Brazil, Latin America: Week in Review, Southern Cone
Brazil’s Rousseff Faces Two-Front Battle on Charges of Election Irregularities
October 7, 2015 By Staff
Top Story — Brazil’s highest electoral court on Tuesday ruled in favor of an investigation into the alleged misuse of campaign funds by President Dilma Rousseff, setting the stage for a possible lengthy battle which could invalidate Rousseff’s presidency.
The Supreme Electoral Tribunal will investigate whether Rousseff and her Vice President Michel Temer funded their re-election campaign with illegal money, including funds diverted from public coffers in connection with a historic graft scandal at the state oil firm Petrobras.

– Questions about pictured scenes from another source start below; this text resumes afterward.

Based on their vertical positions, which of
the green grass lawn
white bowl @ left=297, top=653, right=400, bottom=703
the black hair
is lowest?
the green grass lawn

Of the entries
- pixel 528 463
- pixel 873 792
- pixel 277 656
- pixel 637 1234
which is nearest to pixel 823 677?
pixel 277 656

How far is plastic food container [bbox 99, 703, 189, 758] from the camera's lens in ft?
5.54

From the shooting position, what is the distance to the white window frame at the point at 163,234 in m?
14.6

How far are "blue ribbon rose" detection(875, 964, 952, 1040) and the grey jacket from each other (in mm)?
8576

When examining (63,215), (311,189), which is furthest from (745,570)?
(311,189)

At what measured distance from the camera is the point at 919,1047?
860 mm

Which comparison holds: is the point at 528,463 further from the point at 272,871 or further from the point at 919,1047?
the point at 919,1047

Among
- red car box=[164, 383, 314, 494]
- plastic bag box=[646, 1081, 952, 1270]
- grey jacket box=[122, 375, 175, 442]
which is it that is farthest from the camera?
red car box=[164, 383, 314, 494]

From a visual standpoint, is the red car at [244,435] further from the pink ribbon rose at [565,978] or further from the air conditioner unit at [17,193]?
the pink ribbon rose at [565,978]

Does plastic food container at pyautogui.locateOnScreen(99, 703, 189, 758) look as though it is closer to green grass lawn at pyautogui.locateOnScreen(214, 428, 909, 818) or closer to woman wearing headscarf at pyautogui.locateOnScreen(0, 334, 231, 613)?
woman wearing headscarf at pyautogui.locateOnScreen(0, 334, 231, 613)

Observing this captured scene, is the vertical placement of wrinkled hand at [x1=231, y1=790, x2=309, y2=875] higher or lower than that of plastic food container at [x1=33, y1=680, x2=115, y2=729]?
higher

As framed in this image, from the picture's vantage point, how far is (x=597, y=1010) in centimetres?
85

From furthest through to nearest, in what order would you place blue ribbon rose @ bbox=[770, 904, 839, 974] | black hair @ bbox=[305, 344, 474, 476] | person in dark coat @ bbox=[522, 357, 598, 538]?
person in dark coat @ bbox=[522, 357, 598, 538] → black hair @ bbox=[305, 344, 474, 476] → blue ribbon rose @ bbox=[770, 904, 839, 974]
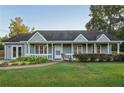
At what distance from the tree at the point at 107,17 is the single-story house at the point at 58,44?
3179mm

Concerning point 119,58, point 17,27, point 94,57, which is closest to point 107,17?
point 119,58

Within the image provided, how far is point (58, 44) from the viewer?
34281 millimetres

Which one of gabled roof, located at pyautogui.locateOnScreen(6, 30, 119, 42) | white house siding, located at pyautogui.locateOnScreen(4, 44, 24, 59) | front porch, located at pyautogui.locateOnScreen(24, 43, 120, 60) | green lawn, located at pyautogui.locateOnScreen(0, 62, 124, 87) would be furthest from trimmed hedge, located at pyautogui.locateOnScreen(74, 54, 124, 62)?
green lawn, located at pyautogui.locateOnScreen(0, 62, 124, 87)

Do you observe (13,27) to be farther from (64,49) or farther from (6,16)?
(64,49)

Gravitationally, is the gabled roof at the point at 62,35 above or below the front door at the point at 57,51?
above

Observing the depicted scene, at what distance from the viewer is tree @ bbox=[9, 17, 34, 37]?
110 ft

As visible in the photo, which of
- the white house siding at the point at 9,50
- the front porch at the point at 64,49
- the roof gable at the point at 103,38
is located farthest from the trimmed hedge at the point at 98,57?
the white house siding at the point at 9,50

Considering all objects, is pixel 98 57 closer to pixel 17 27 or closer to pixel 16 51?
pixel 16 51

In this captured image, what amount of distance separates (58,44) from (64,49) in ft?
2.46

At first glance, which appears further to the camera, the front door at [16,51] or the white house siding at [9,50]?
the white house siding at [9,50]

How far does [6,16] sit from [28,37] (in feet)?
11.0

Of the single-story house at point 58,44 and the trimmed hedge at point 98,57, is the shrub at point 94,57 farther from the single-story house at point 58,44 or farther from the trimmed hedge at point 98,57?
the single-story house at point 58,44

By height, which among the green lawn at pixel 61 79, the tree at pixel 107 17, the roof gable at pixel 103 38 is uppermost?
the tree at pixel 107 17

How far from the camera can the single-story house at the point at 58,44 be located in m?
33.3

Rousseff’s presidency could be invalidated if she is found to have taken illegal money, although Reuters notes that the process to remove her from office on those grounds could take years.
The electoral court’s decision preceded a separate scheduled vote today by another top court on whether the Rousseff administration broke fiscal responsibility laws by postponing repayments to state-run banks ahead of her 2014 re-election, effectively concealing shortfalls in the federal budget.
Rousseff could also be impeached based on the results of today’s vote on the 2014 budget; her opponents in the legislature have been clamoring for her removal amid a worsening economic recession and in connection with the Petrobras scandal.
Brazil’s attorney general has requested an injunction to delay today’s vote on the grounds that the judge responsible for the case made his opinion public ahead of the vote and should be replaced.
Rousseff won the 2014 presidential election against opponent Aécio Neves by a margin of 3.2 percent. The investigation by Brazil’s top electoral tribunal, the TSE, was requested by Neves’ PSDB party. An invalidation of Rousseff’s re-election could pave the way to new elections, although analysts told Reuters that this is an unlikely scenario.
Headlines from the Western Hemisphere
North America
- Mexico’s defense minister said late on Monday that he will not allow the questioning of troops in connection with the disappearance of 43 students in Guerrero state, despite repeated allegations of military involvement.
- In another prominent case involving alleged abuses by the Mexican security forces, federal prosecutors there said on Tuesday they will appeal a judge’s decision to drop murder charges against four of the seven soldiers accused of murdering 22 suspected gang members after the victims surrendered to troops in June 2014.
Caribbean
- The United States’ commerce secretary arrived in Cuba on Tuesday to discuss efforts by President Barack Obama to ease the burden of the ongoing U.S. economic embargo against Cuba, which Obama opposes but which remains under the control of a hostile U.S. Congress.
- U.S. Secretary of State John Kerry flew into nearby Haiti on Tuesday, where he stressed in public remarks the importance of order and respect for the rule of law in an upcoming presidential election following a chaotic round of legislative polling in August.
Central America
- Homicide rates in El Salvador are up 72 percent since the beginning of the year, the forensic institute IML said on Tuesday, a phenomenon widely attributed to the breakdown of a truce between the country’s two largest gangs.
- One police officer was killed and 23 other people injured after a protest turned violent at Nicaragua’s El Limón mine, where a week-long shutdown over a labor dispute has reportedly cost the mine’s Canadian operator more than $1 million.
- The death toll of Last week’s mudslide in Guatemala, which has claimed 186 lives and counting, could have been prevented, according to prosecutors investigating who is responsible for construction in the affected area despite reports it was not safe for habitation.
Andes
- Venezuela’s economy is forecast to contract by more than 10 percent over 2015, more than any other country, the International Monetary Fund said in a report published Tuesday.
- Colombia’s public prosecutor on Tuesday called for judges to probe whether ex-President Álvaro Uribe was involved in the 1997 killings of 15 people by paramilitary gunmen, a request Uribe likened to “slander.”
Southern Cone
- Argentina on Tuesday announced it raised just short of $670 million in the first of three planned bond issues, a figure Reuters described as a “likely disappointment” given that the “cash-strapped government” was seeking to raise some $1.5 billion.
- Brazilian reinsurance firm IRB has reportedly called off a planned public offering due to uncertainty over the economy in Brazil, which in 2014 saw only one company go public.